Avoiding Negative Side Effects of Autonomous Systems in the Open World
Main Article Content
Autonomous systems that operate in the open world often use incomplete models of their environment. Model incompleteness is inevitable due to the practical limitations in precise model specification and data collection about open-world environments. Due to the limited fidelity of the model, agent actions may produce negative side effects (NSEs) when deployed. Negative side effects are undesirable, unmodeled effects of agent actions on the environment. NSEs are inherently challenging to identify at design time and may affect the reliability, usability and safety of the system. We present two complementary approaches to mitigate the NSE via: (1) learning from feedback, and (2) environment shaping. The solution approaches target settings with different assumptions and agent responsibilities.

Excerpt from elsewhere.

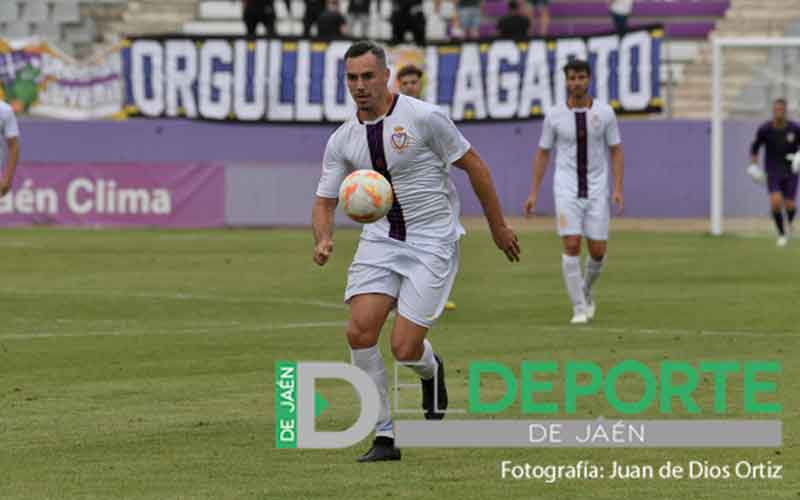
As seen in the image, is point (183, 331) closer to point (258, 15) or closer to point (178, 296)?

In learning from feedback, the agent learns a penalty function associated with a NSE. We investigate the efficiency of different feedback mechanisms, including human feedback and autonomous exploration. The problem is formulated as a multi-objective Markov decision process such that optimizing the agent’s assigned task is prioritized over mitigating NSE. A slack parameter denotes the maximum allowed deviation from the optimal expected reward for the agent’s task in order to mitigate NSE. In environment shaping, we examine how a human can assist an agent, beyond providing feedback, and utilize their broader scope of knowledge to mitigate the impacts of NSE. We formulate the problem as a human-agent collaboration with decoupled objectives. The agent optimizes its assigned task and may produce NSE during its operation. The human assists the agent by performing modest reconfigurations of the environment so as to mitigate the impacts of NSE, without affecting the agent’s ability to complete its assigned task. We present an algorithm for shaping and analyze its properties. Empirical evaluations demonstrate the trade-offs in the performance of different approaches in mitigating NSE in different settings.